**WORK TO COMPLETE**
Pick up the forum posts below about caring for a seriously ill husband and keep writing from the point where they end, without touching the data that follows them.

**PAGE EXCERPT**
When he still is itching even though he had medicine for it, I would lay in bed with him and scratch him for a while. Then I would hold him and he would get real calm and fall asleep. I feel so blessed that I can do that for him.
He wants his body donated to science. We have talked about it in the past, but hospice helped me with all the paper work, and it was completed today. Now I can concentrate on him.
I am told his amonia levels at some time won’t come down with medication, and he will just go to sleep. He won’t wake up again.
I now am on tranquilizers that make me feel like I can handle anything thrown at me. I also have a long time friend that drove up from central Florida that will stay with me until whenever. I cherish this because all our family is on the west coast.
Tomorrow I am told to have a priest come in to give Pete that last rights. I will continue to be active on this site. If I can help anyone in this situation, I will try. Love, and thanks to all of you that have given me information to know what this disease is all about. It has prepared me for what is ahead for me and my best friend and lover.
I took my husband to the emergency room last week. He ended up having a bleeding ucler and was really dehydrated. He was stablized and moved to a hospice unit in Jacksonville. The external drain has been cancled, and he is tired of everything. I am hoping he can get stablized with pain medication so that I can bring him home. Our son flew from North Carolina and really helped me, but he went home last night and said his good-byes. I am all alone this morning, and trying to keep control of myself.
The doctors say he has days or weeks. It has happened all so fast. It has only been 9 months since diagnosis. Our 45th wedding anniversary is next month, June 17th. I am going to miss him more than life itself. This will most likely be my last post. I thank you all for this forum and all your help. Janet
The Mayo called again and changed the appointment for Friday. The past 2 days he just sleeps. Therefore he isn’t itching. Why is he sleeping so much. I go into the computer room, and he falls asleep in the middle of typing an email. This really has me concerned. Should I be? Is this normal when the b-rhythms are elevated.

**THE DATA**

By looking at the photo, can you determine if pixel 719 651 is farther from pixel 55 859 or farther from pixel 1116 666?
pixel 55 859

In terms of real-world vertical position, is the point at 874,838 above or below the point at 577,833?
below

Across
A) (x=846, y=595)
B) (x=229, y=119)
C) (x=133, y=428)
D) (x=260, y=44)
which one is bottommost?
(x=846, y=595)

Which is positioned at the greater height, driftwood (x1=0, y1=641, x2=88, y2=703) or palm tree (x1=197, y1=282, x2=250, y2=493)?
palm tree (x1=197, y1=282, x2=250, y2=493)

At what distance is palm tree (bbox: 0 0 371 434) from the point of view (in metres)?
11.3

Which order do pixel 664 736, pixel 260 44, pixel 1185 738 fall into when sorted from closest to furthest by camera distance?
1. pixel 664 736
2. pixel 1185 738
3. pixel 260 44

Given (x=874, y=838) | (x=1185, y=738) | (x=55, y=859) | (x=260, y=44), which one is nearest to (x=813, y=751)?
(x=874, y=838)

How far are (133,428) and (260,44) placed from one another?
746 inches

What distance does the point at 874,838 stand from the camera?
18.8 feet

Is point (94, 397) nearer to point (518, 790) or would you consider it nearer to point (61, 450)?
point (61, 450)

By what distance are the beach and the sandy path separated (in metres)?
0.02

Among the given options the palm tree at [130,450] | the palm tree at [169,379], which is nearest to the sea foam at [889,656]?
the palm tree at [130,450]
...
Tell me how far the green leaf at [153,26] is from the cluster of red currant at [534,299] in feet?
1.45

**TASK ANSWER**
The only pills he has taken is the Doxepin and one Tramadol. Is this why he is sleeping so much.
I can’t believe how much he has gone downhill in the past 2 weeks.
The Mayo called this morning. He has an appointment to put in an external drain at 7:30am. He had an MRI last week, so I imagine they think it is possible. I don’t think he has any other choice at this point.
Thank you for all your replies.
I typed this……….
I am under the impression they are certain they can bring down his b-rhythms for more therapy. But a drain would help with his itching.
I meant to type the word Can’t. They aren’t certain they can bring down his b-rhythms. So is a drain worth it to relieve the itching?
My husband takes 2 dulculax at night. It has helped somewhat. I noticed you are from Jacksonville. We are just south of you in Clay County. I imagine you are going to the Mayo Clinic in Jacksonville.
Dr. Sella at the Mayo just prescribed a pill for my husband for itching. It has really helped with the constipation and helped just a little for the itching.